[GIVEN INSTRUCTION]: Convert every line of the records below into a JSON list of strings, one string per line and skipping blank lines. Leave the pictures out of the list.
>>>>
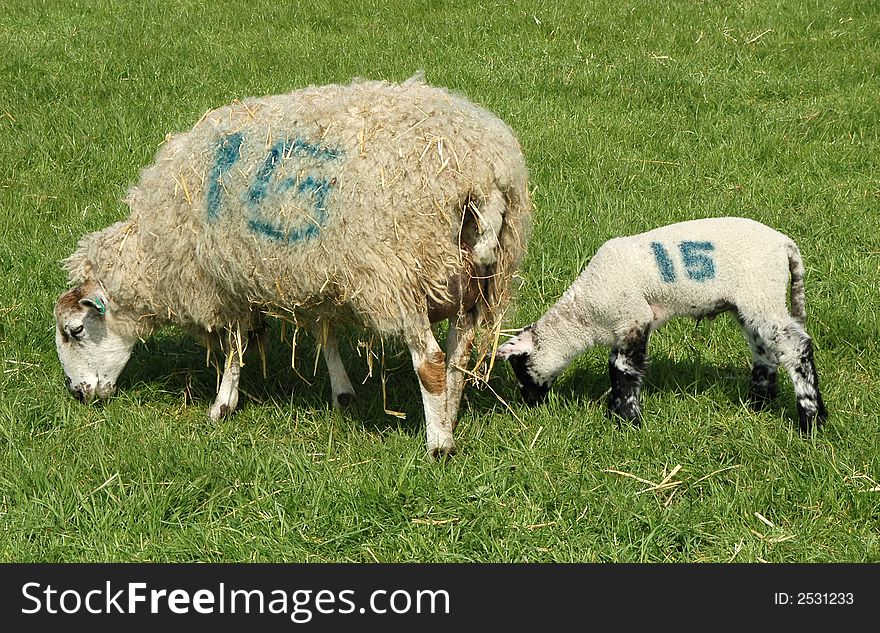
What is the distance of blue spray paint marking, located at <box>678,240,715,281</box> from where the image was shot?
475 centimetres

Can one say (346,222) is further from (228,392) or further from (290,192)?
(228,392)

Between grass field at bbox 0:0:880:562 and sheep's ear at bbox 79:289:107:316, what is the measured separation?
54 centimetres

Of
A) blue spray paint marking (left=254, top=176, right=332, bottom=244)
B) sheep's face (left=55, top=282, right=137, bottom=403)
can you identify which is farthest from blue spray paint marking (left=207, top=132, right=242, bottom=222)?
sheep's face (left=55, top=282, right=137, bottom=403)

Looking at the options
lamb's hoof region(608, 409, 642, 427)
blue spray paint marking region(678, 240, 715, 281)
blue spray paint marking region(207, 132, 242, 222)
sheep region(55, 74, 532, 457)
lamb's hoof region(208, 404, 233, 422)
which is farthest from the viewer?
lamb's hoof region(208, 404, 233, 422)

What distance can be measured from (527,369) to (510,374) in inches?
22.7

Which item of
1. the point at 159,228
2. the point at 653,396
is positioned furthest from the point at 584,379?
the point at 159,228

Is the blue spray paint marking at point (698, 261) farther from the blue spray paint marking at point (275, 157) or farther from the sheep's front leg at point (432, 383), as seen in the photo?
the blue spray paint marking at point (275, 157)

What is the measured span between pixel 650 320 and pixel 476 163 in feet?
4.21

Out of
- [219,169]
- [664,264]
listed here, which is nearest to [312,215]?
[219,169]

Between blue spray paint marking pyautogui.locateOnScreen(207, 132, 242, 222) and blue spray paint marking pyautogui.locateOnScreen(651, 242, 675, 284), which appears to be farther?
blue spray paint marking pyautogui.locateOnScreen(651, 242, 675, 284)

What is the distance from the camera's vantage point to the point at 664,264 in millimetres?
4805

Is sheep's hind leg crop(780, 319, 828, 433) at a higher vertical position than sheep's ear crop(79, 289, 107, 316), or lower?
lower

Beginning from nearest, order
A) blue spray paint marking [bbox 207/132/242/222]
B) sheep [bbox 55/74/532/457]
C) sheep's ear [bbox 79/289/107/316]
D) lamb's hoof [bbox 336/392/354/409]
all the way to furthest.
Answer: sheep [bbox 55/74/532/457] < blue spray paint marking [bbox 207/132/242/222] < sheep's ear [bbox 79/289/107/316] < lamb's hoof [bbox 336/392/354/409]

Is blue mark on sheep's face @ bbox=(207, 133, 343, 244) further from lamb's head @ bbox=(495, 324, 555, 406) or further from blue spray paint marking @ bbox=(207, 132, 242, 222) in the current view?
lamb's head @ bbox=(495, 324, 555, 406)
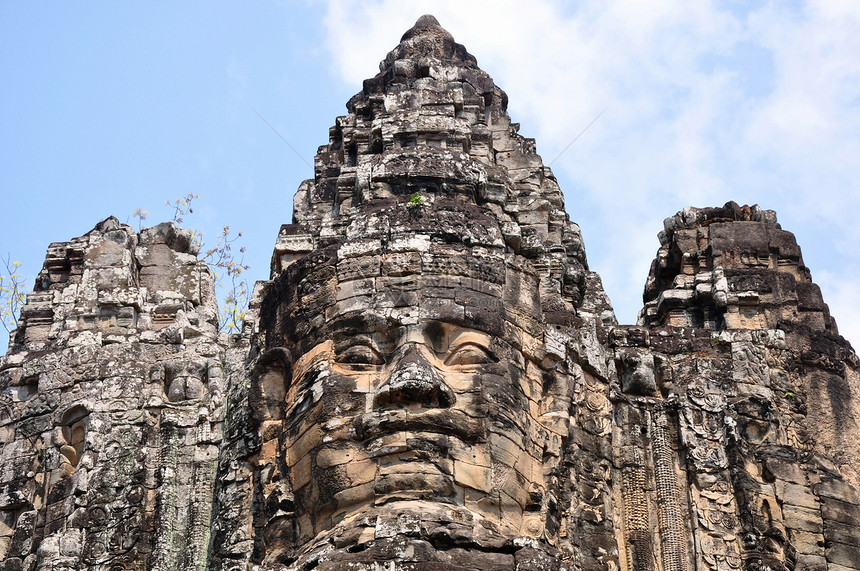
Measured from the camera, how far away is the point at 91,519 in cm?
2002

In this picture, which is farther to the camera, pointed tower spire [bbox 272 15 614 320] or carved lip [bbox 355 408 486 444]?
pointed tower spire [bbox 272 15 614 320]

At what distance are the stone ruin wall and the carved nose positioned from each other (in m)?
0.75

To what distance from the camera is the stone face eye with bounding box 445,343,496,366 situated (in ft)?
61.2

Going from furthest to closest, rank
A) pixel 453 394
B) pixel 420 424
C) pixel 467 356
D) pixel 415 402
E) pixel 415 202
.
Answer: pixel 415 202, pixel 467 356, pixel 453 394, pixel 415 402, pixel 420 424

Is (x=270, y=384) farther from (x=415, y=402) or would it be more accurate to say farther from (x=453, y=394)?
(x=453, y=394)

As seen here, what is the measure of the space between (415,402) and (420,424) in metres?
0.31

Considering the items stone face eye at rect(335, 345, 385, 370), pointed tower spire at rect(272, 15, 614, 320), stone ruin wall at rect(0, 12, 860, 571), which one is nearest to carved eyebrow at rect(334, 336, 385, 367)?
stone face eye at rect(335, 345, 385, 370)

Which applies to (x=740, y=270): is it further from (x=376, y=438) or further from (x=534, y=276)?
(x=376, y=438)

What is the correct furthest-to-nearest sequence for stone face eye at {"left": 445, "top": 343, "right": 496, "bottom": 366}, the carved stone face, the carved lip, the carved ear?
1. the carved ear
2. stone face eye at {"left": 445, "top": 343, "right": 496, "bottom": 366}
3. the carved lip
4. the carved stone face

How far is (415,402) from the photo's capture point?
59.1ft

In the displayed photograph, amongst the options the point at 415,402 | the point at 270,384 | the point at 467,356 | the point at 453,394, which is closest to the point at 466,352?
the point at 467,356

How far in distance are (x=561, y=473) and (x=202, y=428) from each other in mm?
4892

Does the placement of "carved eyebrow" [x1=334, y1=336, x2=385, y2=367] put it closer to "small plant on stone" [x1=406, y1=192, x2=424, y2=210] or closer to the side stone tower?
"small plant on stone" [x1=406, y1=192, x2=424, y2=210]

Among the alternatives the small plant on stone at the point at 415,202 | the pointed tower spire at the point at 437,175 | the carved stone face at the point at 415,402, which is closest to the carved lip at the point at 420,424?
the carved stone face at the point at 415,402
<<<<
[EXERCISE SOLUTION]:
[
  "What is the distance of blue spray paint marking, located at <box>678,240,715,281</box> from where the image was shot?",
  "475 centimetres",
  "Can one say (346,222) is further from (228,392) or further from (290,192)?",
  "(228,392)",
  "Between grass field at bbox 0:0:880:562 and sheep's ear at bbox 79:289:107:316, what is the measured separation?",
  "54 centimetres",
  "Of",
  "A) blue spray paint marking (left=254, top=176, right=332, bottom=244)",
  "B) sheep's face (left=55, top=282, right=137, bottom=403)",
  "can you identify which is farthest from blue spray paint marking (left=207, top=132, right=242, bottom=222)?",
  "sheep's face (left=55, top=282, right=137, bottom=403)",
  "Looking at the options",
  "lamb's hoof region(608, 409, 642, 427)",
  "blue spray paint marking region(678, 240, 715, 281)",
  "blue spray paint marking region(207, 132, 242, 222)",
  "sheep region(55, 74, 532, 457)",
  "lamb's hoof region(208, 404, 233, 422)",
  "which is farthest from the viewer?",
  "lamb's hoof region(208, 404, 233, 422)",
  "What distance can be measured from (527,369) to (510,374) in inches?",
  "22.7",
  "Which item of",
  "1. the point at 159,228",
  "2. the point at 653,396",
  "is positioned furthest from the point at 584,379?",
  "the point at 159,228",
  "Is the blue spray paint marking at point (698, 261) farther from the blue spray paint marking at point (275, 157) or farther from the sheep's front leg at point (432, 383), as seen in the photo?",
  "the blue spray paint marking at point (275, 157)",
  "What is the measured span between pixel 650 320 and pixel 476 163 in feet?",
  "4.21",
  "Out of",
  "- [219,169]",
  "- [664,264]",
  "listed here, which is nearest to [312,215]?",
  "[219,169]",
  "Between blue spray paint marking pyautogui.locateOnScreen(207, 132, 242, 222) and blue spray paint marking pyautogui.locateOnScreen(651, 242, 675, 284), which appears to be farther?",
  "blue spray paint marking pyautogui.locateOnScreen(651, 242, 675, 284)",
  "What is the distance from the camera's vantage point to the point at 664,264 in millimetres?",
  "4805",
  "Is sheep's hind leg crop(780, 319, 828, 433) at a higher vertical position than sheep's ear crop(79, 289, 107, 316), or lower?",
  "lower",
  "Beginning from nearest, order",
  "A) blue spray paint marking [bbox 207/132/242/222]",
  "B) sheep [bbox 55/74/532/457]",
  "C) sheep's ear [bbox 79/289/107/316]",
  "D) lamb's hoof [bbox 336/392/354/409]",
  "all the way to furthest.",
  "Answer: sheep [bbox 55/74/532/457] < blue spray paint marking [bbox 207/132/242/222] < sheep's ear [bbox 79/289/107/316] < lamb's hoof [bbox 336/392/354/409]",
  "Is blue mark on sheep's face @ bbox=(207, 133, 343, 244) further from lamb's head @ bbox=(495, 324, 555, 406) or further from blue spray paint marking @ bbox=(207, 132, 242, 222) in the current view?",
  "lamb's head @ bbox=(495, 324, 555, 406)",
  "Measured from the camera, how far away is the point at 91,519 in cm?",
  "2002",
  "In this picture, which is farther to the camera, pointed tower spire [bbox 272 15 614 320] or carved lip [bbox 355 408 486 444]?",
  "pointed tower spire [bbox 272 15 614 320]",
  "At what distance are the stone ruin wall and the carved nose positioned from each other (in m)?",
  "0.75",
  "To what distance from the camera is the stone face eye with bounding box 445,343,496,366 situated (in ft)?",
  "61.2",
  "Going from furthest to closest, rank",
  "A) pixel 453 394",
  "B) pixel 420 424",
  "C) pixel 467 356",
  "D) pixel 415 402",
  "E) pixel 415 202",
  ".",
  "Answer: pixel 415 202, pixel 467 356, pixel 453 394, pixel 415 402, pixel 420 424",
  "Is (x=270, y=384) farther from (x=415, y=402) or would it be more accurate to say farther from (x=453, y=394)?",
  "(x=453, y=394)",
  "As seen here, what is the measure of the space between (415,402) and (420,424) in metres?",
  "0.31",
  "Considering the items stone face eye at rect(335, 345, 385, 370), pointed tower spire at rect(272, 15, 614, 320), stone ruin wall at rect(0, 12, 860, 571), which one is nearest to carved eyebrow at rect(334, 336, 385, 367)?",
  "stone face eye at rect(335, 345, 385, 370)",
  "Which applies to (x=740, y=270): is it further from (x=376, y=438) or further from (x=534, y=276)?",
  "(x=376, y=438)",
  "What is the correct furthest-to-nearest sequence for stone face eye at {\"left\": 445, \"top\": 343, \"right\": 496, \"bottom\": 366}, the carved stone face, the carved lip, the carved ear?",
  "1. the carved ear",
  "2. stone face eye at {\"left\": 445, \"top\": 343, \"right\": 496, \"bottom\": 366}",
  "3. the carved lip",
  "4. the carved stone face",
  "How far is (415,402) from the photo's capture point?",
  "59.1ft",
  "In the displayed photograph, amongst the options the point at 415,402 | the point at 270,384 | the point at 467,356 | the point at 453,394, which is closest to the point at 466,352?",
  "the point at 467,356",
  "How far in distance are (x=561, y=473) and (x=202, y=428) from each other in mm?",
  "4892",
  "Does the placement of \"carved eyebrow\" [x1=334, y1=336, x2=385, y2=367] put it closer to \"small plant on stone\" [x1=406, y1=192, x2=424, y2=210] or closer to the side stone tower?",
  "\"small plant on stone\" [x1=406, y1=192, x2=424, y2=210]",
  "Among the alternatives the small plant on stone at the point at 415,202 | the pointed tower spire at the point at 437,175 | the carved stone face at the point at 415,402, which is closest to the carved lip at the point at 420,424?",
  "the carved stone face at the point at 415,402"
]